Creative ICT Spring Innovations Conference

The Creative ICT Spring Innovations Conference took place yesterday at Chorlton Park School in Manchester organised by John Sutton. About thirty teachers sacrificed their Saturday and were rewarded with some engaging presentations, workshops and some very pleasing food. I presented as well. The conference blog gives an insight into what was going on and recording of the sessions will probably follow soon. Bits and pieces from my presentation are here.

PF The new technique I tried out for my presentation was using a bubbl.us online brainstorm to gather some ideas from the audience during the presentation but I left too little time for it. Before the conference I had used the bubblr.us plugin for WordPress to set up a page on the blog with an embedded version of the bubbl.us brainstorm sheet. This meant that as I updated the sheet on the bubl.us site with the audience’s ideas, it was automatically saving the changes to the blog version. This has superb possibilities when working with students. Any brainstorm you complete in class – automatically saved to a blog and updated when you make changes – ready for further collaboration online. Only a proof of concept but definitely something I will be using again – the version I completed during the session is here and one I made earlier is here.

Russell PrueOne who would never try out new ideas ‘on the fly’ during a presentation is Russell Prue. Russell was an entertaining and effective presenter with a strong and inspiring message, calling for a change in strategy at the school level to embrace technologies that are already in the hands of students. I can see why he is gainfully employed at every educational ICT conference over the length and breadth of the country and am going to buy his book ‘The Science of Evangelism‘ to find the secret of his presentation success;-) I’m quite surprised that he doesn’t blog – he seems the type to me.
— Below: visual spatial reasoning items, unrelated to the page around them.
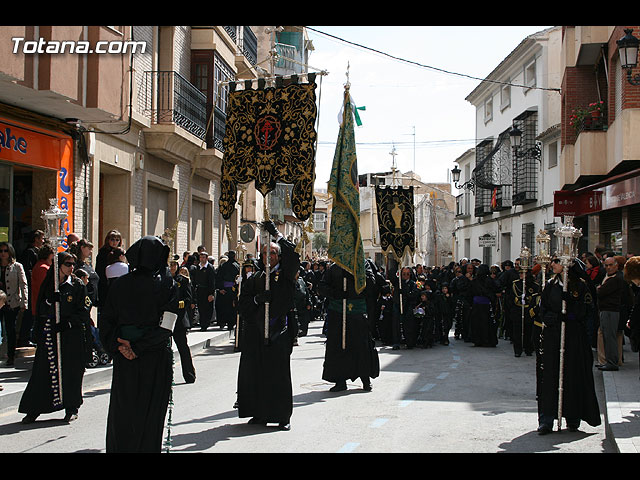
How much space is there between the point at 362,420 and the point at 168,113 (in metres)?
12.7

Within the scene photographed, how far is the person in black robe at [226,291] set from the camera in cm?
1845

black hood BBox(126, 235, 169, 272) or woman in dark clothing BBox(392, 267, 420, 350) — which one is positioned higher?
black hood BBox(126, 235, 169, 272)

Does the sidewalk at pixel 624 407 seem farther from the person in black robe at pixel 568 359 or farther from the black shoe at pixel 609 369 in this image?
the person in black robe at pixel 568 359

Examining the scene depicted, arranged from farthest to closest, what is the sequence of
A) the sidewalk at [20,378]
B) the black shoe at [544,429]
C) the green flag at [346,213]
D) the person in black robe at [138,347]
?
1. the green flag at [346,213]
2. the sidewalk at [20,378]
3. the black shoe at [544,429]
4. the person in black robe at [138,347]

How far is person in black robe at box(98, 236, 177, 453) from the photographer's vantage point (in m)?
5.92

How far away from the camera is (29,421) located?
26.5ft

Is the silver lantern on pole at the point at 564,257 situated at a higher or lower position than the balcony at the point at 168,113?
lower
It was good as well to meet Paul Harrington who travelled all the way from Wales and who is switched on the possibilities of new technologies in the classroom. He could have at least touched up the photos though to take a few kilos off both me and Russell. At least Russell got some exercise which is more than can be said for Peter ’15 slices of quiche and 47 sandwiches’ Ford !

BlogDesk

As an offline weblog client, BlogDesk lets you comfortably write and effortlessly publish new entries to your blog.

BlogDesk is a simple yet effective desktop application that allows you to write off-line with all the same functionality and categories that you would have on your blog. For those situations where internet access is patchy, or where you might have no access at all, such as on school field trips, BlogDesk allows the blogging experience and organisation, including the uploading of pictures or audio, and the use of categories. The publishing can happen instantaneously or the posts can be saved to be released at another time when the blogger has connectivity.
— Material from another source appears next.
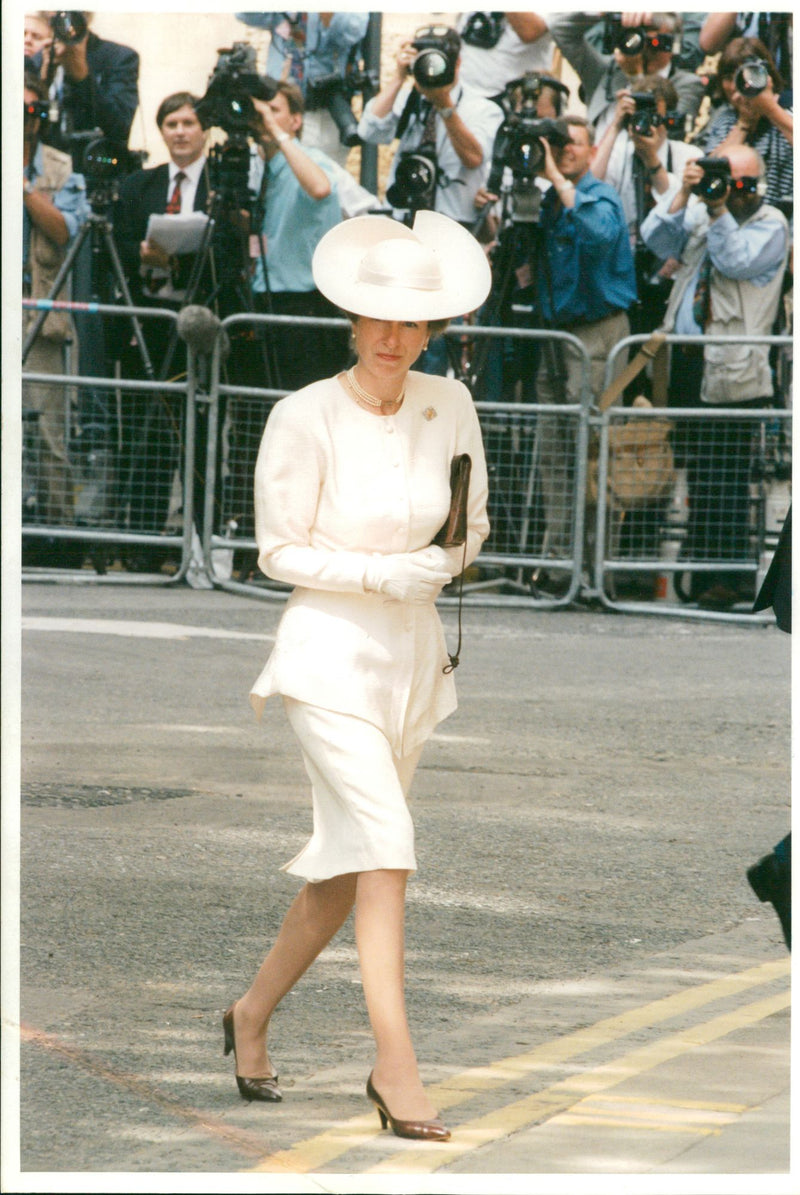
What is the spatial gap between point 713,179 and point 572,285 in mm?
1069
Another positive of BlogDesk is the frequently-used phrases feature that could easily be used in the classroom as a blogging wordbank. Click on the example below to see how I added some story starters and phrases to encourage students to give credit to their sources. They simply click on the phrase and insert it into the post.

Blog Desk wordbank

Getting the students to build up a creative and supportive bank of phrases for their peers’ blogging would be another way to encourage a collaborative attitude within the class community in ‘meatspace’.
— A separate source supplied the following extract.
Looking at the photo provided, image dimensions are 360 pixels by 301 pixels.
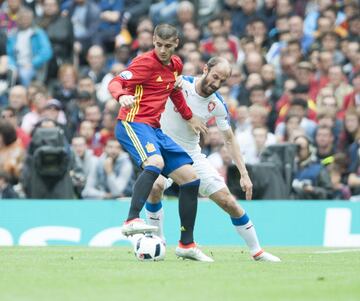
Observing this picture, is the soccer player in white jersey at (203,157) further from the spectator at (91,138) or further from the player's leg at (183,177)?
→ the spectator at (91,138)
Templates for blog posts can also be created within BlogDesk, effectively allowing the creation of writing frames to help scaffold student writing. Like all good software – it is simple and could be put to a whole number of uses. I’m just scratching the surface here but will be putting it through its paces with my students next week.

BlogDesk is available for free download.

You’re so vain…

I bet you think this blog is about you!